**OBJECTIVES:**
a – In the post on FreeBSD and Linux, which system does the writer call the clear winner on issues like quality, integrity, and stability?
b – Pick up the post on FreeBSD and Linux right after its final sentence and write the next few lines.

**PASSAGE:**
On second reading, it does require a clarification;

Aside from ``minor'' issues like quality, integrity, stability, etc., 
once you install either a Linux or a FreeBSD, provides they both work, what
you get is a very current, complete and usable... Unix.

Some people care a great deal about the SysV vs. BSD differences.  I do
not.  I see the differences as noise.

Having said that, we can go to the ``minor'' issues listed above and analyze
them.  Here FreeBSD is (in my opinion) a clear winner.  This is why I am
investing in and using FreeBSD and not Linux (as I did in the past).

> > Kernel-wise, I think i trust FreeBSD kernel better than Linux,
> > although performance is, well, six of this, half a dozen of the
> > other; Both are tuned very well.
>  
>  Could you please explain this a little more verbose as well.

Sure, The Linux kernel appears to me as a sandbox;  A great place to build
interesting structures and tear them down just as fast, while maintaining a
strong toy orintation.  Watch children in a sandbox.  They are NOT playing. 
They are seriously building.  Some of what they do will, one day, be built
professionally, etc.

Although much of my professional life was within the SystemV camp, I
actually like the BSD kernel better than Linux.  It is much more
traditional, building on well known principles and expreinces.  The Linux
kernel seems to me like a hack.  A hodge-podge of ideas (some of them
excellent!).

**RECORDED INFORMATION:**

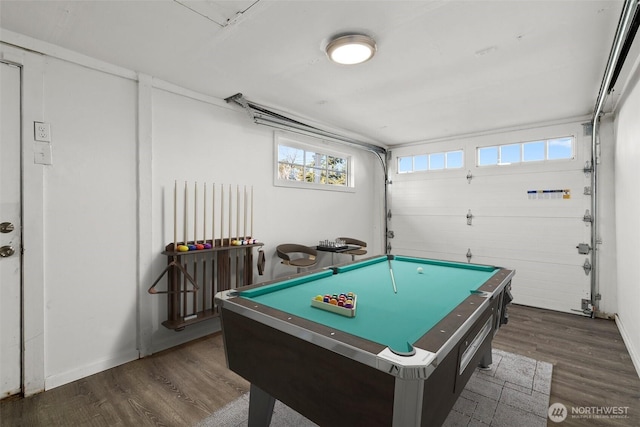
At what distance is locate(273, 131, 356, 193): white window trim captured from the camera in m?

**THE RESULTS:**
a – FreeBSD

b –
>From performance, on a PC platform, performance ends up being similar.
Under heavy load, I'll choose FreeBSD over Linux, as FreeBSD runs and Linux
dies.  By heavy load I mean hundreds of processes running continious disk
I/O and networking code, and RDBMS code.  LA of 250 for months on end.

>From stability point of view, FreeBSD is a winner.  One can only take the
weekly kernel for only so long.


>  So you are saying that FreeBSD has about half the performance
>  as Linux ? You're kidding ;-)

No, I said that 6 Linuxes are about equal to half dozen FreeBSDs.
I said 6 == 12 / 2, which is still true, last I checked :-))

>  Or did you compare things like the speed of rm -rf on a large
>  directory tree without recognizing, that FreeBSD doesn't do
>  asynchronous I/O to a file system as default ?!

While anomalies are important, they are not representative of the entities
they are excepting.  In my daily work, I do not have much use for large rm
-rf.  I have use for other things, but there they are similar.

I would have copared a ``make world'' session on both O/S's but that
concenpt does not exist on Linux, that I know of.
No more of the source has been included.